- [Aim of the exercise]: Report every line of the items below that contains the word "white", copying each line in full.

[Data provided start]

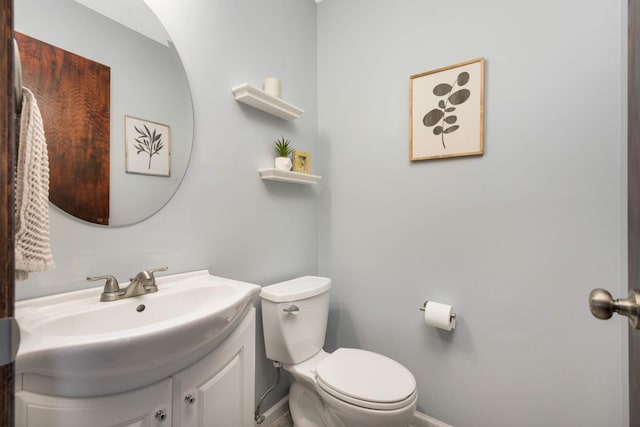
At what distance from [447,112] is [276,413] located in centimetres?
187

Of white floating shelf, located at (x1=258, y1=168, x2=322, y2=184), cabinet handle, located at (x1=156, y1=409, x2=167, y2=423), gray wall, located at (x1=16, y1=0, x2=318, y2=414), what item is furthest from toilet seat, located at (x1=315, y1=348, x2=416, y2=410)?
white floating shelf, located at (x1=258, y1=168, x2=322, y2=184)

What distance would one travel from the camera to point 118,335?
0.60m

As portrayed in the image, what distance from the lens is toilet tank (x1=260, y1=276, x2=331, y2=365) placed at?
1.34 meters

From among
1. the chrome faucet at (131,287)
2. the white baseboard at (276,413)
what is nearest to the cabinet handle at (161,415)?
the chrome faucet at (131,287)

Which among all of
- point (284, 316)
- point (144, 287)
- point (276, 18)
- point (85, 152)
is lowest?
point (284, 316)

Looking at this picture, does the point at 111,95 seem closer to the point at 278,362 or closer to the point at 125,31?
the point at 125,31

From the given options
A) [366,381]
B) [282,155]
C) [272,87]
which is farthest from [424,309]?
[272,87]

[Data provided end]

- [Exercise solution]:
Of white floating shelf, located at (x1=258, y1=168, x2=322, y2=184), cabinet handle, located at (x1=156, y1=409, x2=167, y2=423), gray wall, located at (x1=16, y1=0, x2=318, y2=414), what item is furthest from toilet seat, located at (x1=315, y1=348, x2=416, y2=410)?
white floating shelf, located at (x1=258, y1=168, x2=322, y2=184)
2. the white baseboard at (276,413)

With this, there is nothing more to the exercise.